After the short background, Ryan stated that Bitcoin fails as currency and proceeded with explanation.

In his opinion the main problem of cryptocurrency is the duality of its use, meaning that people tend to use it as a valuable asset, an investment of sorts, similarly to gold, while at the same time trying to pay for the goods and services with it.

Writer’s point is simple. A customer is used to the familiar currencies that they were using their whole lives. You know, a little inflation, stationary prices, not the wild fever of BTC price going up and down 10% every single day. However, for those who use the Bitcoin as speculative investment the slow deflation of the crypto’s price is the only thing that matters. This kind of Bitcoin holders have no interest in actually paying for something with digital coins. No, the only reason they fill up their wallets is to wait until the exchange rate is high enough to get reed of the crypto and move on to another tasty piece of investment.

As you can clearly see, at this time, Bitcoin cannot perfectly fulfill the role of money. However, its value is purely virtual. In case people would stop making the transactions, the demand for the Coin will be nil and its price will fall down with the speed of a meteorite. So, investment, the area where Bitcoin actually works, is based on it playing its lousy role of currency. Ryan sees this connection as “peculiar” and, well, I couldn’t agree more.

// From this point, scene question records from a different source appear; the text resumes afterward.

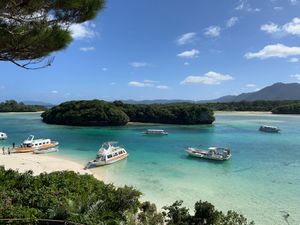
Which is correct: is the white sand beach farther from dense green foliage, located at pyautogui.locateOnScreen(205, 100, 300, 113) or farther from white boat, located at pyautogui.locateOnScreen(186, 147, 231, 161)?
dense green foliage, located at pyautogui.locateOnScreen(205, 100, 300, 113)

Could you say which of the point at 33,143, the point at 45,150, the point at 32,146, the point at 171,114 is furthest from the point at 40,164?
the point at 171,114

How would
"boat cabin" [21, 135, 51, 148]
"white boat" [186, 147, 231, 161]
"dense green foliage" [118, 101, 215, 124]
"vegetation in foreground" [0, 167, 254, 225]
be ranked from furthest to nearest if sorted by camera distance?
1. "dense green foliage" [118, 101, 215, 124]
2. "boat cabin" [21, 135, 51, 148]
3. "white boat" [186, 147, 231, 161]
4. "vegetation in foreground" [0, 167, 254, 225]

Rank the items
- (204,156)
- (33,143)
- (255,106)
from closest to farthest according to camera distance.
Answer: (204,156) → (33,143) → (255,106)

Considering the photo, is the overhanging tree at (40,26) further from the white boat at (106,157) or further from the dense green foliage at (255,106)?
the dense green foliage at (255,106)

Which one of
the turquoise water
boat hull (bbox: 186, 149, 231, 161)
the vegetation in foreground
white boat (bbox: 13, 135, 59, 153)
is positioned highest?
the vegetation in foreground

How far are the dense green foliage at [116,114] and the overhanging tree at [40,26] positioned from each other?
65.8 metres

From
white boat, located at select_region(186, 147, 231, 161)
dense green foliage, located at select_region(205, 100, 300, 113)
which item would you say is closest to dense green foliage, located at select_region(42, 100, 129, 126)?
white boat, located at select_region(186, 147, 231, 161)

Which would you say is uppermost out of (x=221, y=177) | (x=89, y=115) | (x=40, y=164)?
(x=89, y=115)

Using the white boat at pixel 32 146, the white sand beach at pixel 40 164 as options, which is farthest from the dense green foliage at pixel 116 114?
the white sand beach at pixel 40 164

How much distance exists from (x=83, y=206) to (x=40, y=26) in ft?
17.6

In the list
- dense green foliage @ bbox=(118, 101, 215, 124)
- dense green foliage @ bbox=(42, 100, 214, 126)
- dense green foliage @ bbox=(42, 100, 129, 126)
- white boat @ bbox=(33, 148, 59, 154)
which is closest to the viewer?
white boat @ bbox=(33, 148, 59, 154)

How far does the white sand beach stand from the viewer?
26.5 m

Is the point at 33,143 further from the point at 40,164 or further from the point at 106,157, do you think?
the point at 106,157

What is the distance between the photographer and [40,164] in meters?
28.8
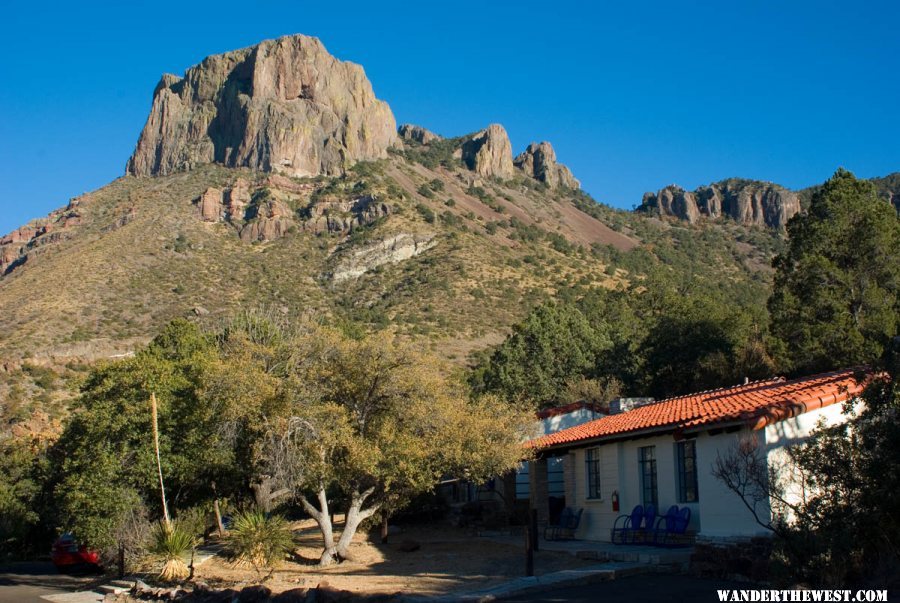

What Ryan believes is that next logical step for the digital coin is not the gimmicks like apps or PC software but a system that would somehow divide the two-fold nature of Bitcoin into separate entities.

The support of banks may serve as well, because the battle-hardened economic giants could provide security and guarantee that your digital wallet would not turn from the asset into a worthless compilation of ones and zeroes. Ryan sees the wolfs of Wall Street (yes, pun definitely intended, not a quote though) as the main support for the future of Bitcoin, as that environment has a lot of entrepreneurs and talented financial engineers that would be able to create and manage the required solution.

In the end, the writer answers the question posed in the heading of this article with an observation that the only matter now is time but not the fact of an existence of such a solution.